Congruency of estimated positions and effects of QTL in different samples of the same cross or different crosses is an indicator of the reliability of these estimates and their usefulness in marker-assisted selection (MAS). We investigated the influence of the sample and genetic background on QTL congruency among five populations of European maize (Zea mays L.). Three samples derived from the same cross comprised 344 (A × BI) and 109 (A × BII) F2:3 as well as 71 F4:5 (A × BIII) lines. Two other crosses comprised 109 (A × C) and 84 (C × D) F3:4 lines.
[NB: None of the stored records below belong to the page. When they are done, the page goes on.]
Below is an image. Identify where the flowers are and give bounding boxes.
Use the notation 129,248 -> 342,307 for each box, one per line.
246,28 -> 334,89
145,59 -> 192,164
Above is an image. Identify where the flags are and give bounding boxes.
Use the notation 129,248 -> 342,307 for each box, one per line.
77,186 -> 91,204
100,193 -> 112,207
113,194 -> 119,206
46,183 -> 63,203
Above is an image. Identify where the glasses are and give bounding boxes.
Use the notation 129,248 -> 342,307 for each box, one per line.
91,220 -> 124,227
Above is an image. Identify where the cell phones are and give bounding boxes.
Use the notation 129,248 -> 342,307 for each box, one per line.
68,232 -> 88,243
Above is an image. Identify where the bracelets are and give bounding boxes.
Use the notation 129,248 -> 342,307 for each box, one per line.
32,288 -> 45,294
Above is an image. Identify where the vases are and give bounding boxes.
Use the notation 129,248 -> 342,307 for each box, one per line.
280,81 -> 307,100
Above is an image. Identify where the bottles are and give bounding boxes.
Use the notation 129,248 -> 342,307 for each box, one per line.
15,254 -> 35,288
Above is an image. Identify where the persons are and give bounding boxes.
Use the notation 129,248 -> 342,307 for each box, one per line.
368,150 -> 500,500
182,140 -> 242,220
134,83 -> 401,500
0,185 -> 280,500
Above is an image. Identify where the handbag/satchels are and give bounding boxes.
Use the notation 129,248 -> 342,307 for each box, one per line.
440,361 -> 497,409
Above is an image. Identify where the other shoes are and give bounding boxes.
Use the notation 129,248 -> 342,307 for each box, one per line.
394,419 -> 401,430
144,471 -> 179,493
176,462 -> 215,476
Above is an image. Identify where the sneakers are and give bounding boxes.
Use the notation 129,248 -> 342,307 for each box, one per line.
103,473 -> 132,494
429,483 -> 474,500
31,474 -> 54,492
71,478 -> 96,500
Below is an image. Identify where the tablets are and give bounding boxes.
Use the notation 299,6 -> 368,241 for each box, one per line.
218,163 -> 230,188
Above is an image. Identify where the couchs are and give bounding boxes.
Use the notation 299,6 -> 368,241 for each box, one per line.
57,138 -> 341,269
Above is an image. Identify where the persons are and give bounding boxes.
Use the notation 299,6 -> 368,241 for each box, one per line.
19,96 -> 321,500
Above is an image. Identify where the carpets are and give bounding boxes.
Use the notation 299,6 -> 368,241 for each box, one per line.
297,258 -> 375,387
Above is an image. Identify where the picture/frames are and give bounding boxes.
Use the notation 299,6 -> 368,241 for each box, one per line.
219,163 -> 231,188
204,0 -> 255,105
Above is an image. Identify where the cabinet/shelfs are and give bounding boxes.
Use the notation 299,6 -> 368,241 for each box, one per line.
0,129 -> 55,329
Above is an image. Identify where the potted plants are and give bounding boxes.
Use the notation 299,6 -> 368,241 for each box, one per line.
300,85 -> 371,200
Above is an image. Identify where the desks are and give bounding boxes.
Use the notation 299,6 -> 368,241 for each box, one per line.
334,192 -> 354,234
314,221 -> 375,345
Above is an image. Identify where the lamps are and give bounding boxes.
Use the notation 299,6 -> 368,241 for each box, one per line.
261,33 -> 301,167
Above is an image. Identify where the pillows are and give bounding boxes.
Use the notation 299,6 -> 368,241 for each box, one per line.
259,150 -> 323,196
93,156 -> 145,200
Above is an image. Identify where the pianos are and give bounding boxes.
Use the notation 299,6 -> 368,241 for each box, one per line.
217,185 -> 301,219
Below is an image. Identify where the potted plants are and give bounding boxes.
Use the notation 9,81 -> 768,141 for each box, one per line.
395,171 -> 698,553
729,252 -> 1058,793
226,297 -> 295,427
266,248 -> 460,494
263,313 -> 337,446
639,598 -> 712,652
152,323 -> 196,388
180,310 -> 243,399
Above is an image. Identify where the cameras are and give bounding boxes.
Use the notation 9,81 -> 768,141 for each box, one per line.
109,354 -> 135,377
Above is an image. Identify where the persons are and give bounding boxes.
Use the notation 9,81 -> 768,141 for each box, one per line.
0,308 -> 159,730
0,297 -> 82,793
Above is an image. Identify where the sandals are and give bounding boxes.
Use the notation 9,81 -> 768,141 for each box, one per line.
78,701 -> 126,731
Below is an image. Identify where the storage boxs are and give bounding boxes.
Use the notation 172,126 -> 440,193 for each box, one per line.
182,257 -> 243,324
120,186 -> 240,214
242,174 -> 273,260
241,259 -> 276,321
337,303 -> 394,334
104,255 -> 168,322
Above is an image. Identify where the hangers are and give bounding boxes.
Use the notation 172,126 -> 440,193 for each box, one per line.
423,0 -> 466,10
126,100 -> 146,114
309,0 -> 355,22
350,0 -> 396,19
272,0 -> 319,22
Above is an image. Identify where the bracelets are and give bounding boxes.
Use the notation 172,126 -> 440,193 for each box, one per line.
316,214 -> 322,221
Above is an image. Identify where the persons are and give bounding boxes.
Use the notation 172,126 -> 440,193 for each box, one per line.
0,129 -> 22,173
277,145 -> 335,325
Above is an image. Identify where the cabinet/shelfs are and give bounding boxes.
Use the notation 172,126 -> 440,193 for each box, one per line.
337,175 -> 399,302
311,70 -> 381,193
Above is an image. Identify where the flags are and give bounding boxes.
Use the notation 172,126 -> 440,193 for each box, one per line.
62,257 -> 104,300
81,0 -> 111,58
All lines were topcrossed to the same inbred tester and evaluated in four or five environments. A combined linkage map of RFLP marker data from all five populations was used in composite interval mapping (CIM). The total number of QTL identified for five agronomically important traits was 42 in A × BI, 18 in A × BII, 20 in A × BIII, 28 in A × C, and 23 in C × D. Averaged across traits, the proportion p of the genetic variance explained by these QTL varied between 50.4% in the largest population A × BI and 30.7% in a population of considerably smaller size (A × BII). Cross validation (CV) yielded substantially lower estimates of p Between 10 and 24% of the 42 QTL from A × BI were also detected within a 20-cM interval in the other four populations. Incongruent QTL among A × B samples were due to the low power of QTL detection and the large bias in QTL estimates. The genetic correlations between predicted (based on QTL positions from one population) and observed phenotypic values in another population were highest among A × B samples with a maximum of 0.68 for plant height. Congruency of QTL was found for kernel weight, protein concentration, and plant height and was mainly attributable to one or few QTL of moderate to large size. If more cost-effective than phenotypic selection, MAS will be promising for these traits.